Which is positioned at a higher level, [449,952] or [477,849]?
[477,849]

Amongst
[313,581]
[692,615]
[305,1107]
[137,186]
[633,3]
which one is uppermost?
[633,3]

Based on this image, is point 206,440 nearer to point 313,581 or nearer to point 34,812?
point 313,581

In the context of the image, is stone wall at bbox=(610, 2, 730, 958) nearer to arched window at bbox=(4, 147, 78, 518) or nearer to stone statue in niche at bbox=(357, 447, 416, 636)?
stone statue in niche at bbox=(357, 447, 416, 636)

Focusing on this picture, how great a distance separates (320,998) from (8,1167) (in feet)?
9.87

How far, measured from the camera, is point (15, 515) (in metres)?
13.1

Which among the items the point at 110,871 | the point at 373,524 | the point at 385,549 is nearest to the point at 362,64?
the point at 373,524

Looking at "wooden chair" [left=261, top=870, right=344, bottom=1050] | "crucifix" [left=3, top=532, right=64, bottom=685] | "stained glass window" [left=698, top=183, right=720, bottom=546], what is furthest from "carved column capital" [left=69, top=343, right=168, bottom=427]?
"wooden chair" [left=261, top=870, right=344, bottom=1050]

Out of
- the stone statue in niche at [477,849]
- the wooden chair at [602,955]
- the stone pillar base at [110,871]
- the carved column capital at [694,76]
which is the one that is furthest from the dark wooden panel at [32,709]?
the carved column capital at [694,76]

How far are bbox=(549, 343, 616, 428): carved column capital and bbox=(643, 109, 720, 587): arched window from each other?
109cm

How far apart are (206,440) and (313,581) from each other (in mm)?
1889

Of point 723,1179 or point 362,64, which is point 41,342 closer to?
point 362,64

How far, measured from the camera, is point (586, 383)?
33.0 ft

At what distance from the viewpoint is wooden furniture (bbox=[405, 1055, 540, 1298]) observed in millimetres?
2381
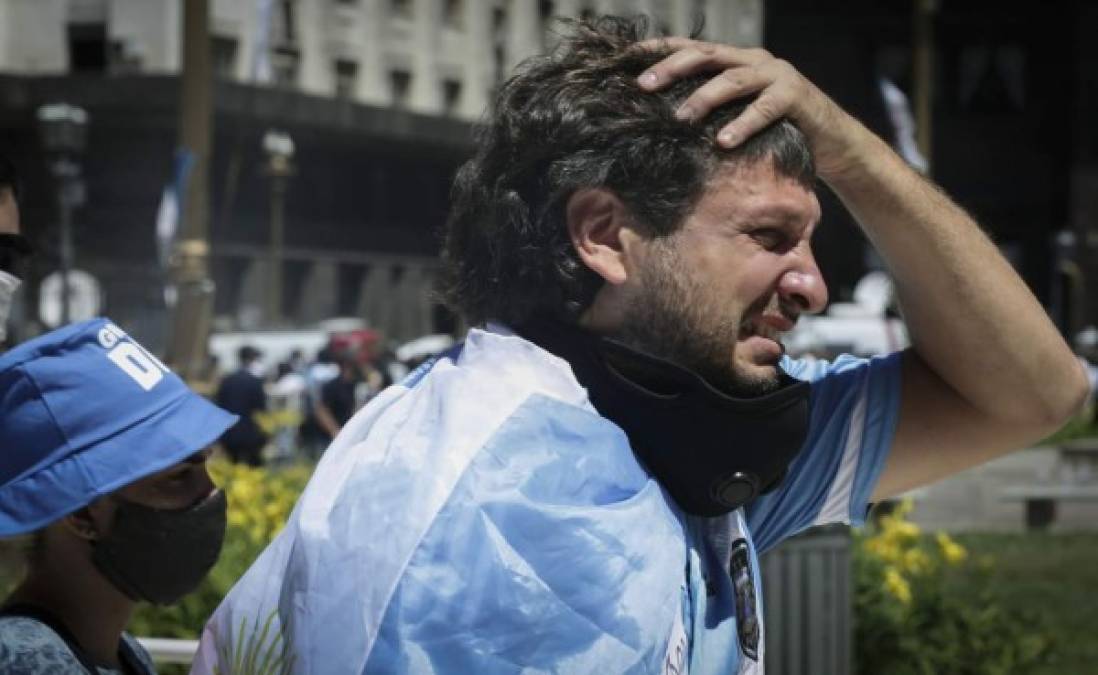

◆ ◆ ◆ ◆ ◆

* Exercise description: Copy all of the records above word for word, line by line, and leave the pictures out of your copy.

* Answer in full:
Which is positioned at a higher level, [449,952] or [477,849]?
[477,849]

Amongst
[313,581]
[692,615]
[305,1107]
[137,186]
[633,3]
which one is uppermost?
[633,3]

Based on this image, is point 206,440 nearer to point 313,581 or nearer to point 34,812?
point 313,581

In the context of the image, is stone wall at bbox=(610, 2, 730, 958) nearer to arched window at bbox=(4, 147, 78, 518) or nearer to stone statue in niche at bbox=(357, 447, 416, 636)?
stone statue in niche at bbox=(357, 447, 416, 636)

Focusing on this picture, how great a distance separates (320,998) from (8,1167) (in feet)?
9.87

How far, measured from the camera, is point (15, 515) (in metres)?
13.1

Which among the items the point at 110,871 | the point at 373,524 | the point at 385,549 is nearest to the point at 362,64?
the point at 373,524

Looking at "wooden chair" [left=261, top=870, right=344, bottom=1050] | "crucifix" [left=3, top=532, right=64, bottom=685] | "stained glass window" [left=698, top=183, right=720, bottom=546], what is furthest from "carved column capital" [left=69, top=343, right=168, bottom=427]?
"wooden chair" [left=261, top=870, right=344, bottom=1050]

Out of
- the stone statue in niche at [477,849]
- the wooden chair at [602,955]
- the stone pillar base at [110,871]
- the carved column capital at [694,76]
which is the one that is furthest from the dark wooden panel at [32,709]?
the carved column capital at [694,76]

How far are bbox=(549, 343, 616, 428): carved column capital and bbox=(643, 109, 720, 587): arched window from each other?
109cm

How far apart are (206,440) and (313,581) from each other (in mm)?
1889

Of point 723,1179 or point 362,64, which is point 41,342 closer to?
point 362,64

How far, measured from the camera, is point (586, 383)?
33.0 ft

At what distance from the viewpoint is wooden furniture (bbox=[405, 1055, 540, 1298]) observed in millimetres?
2381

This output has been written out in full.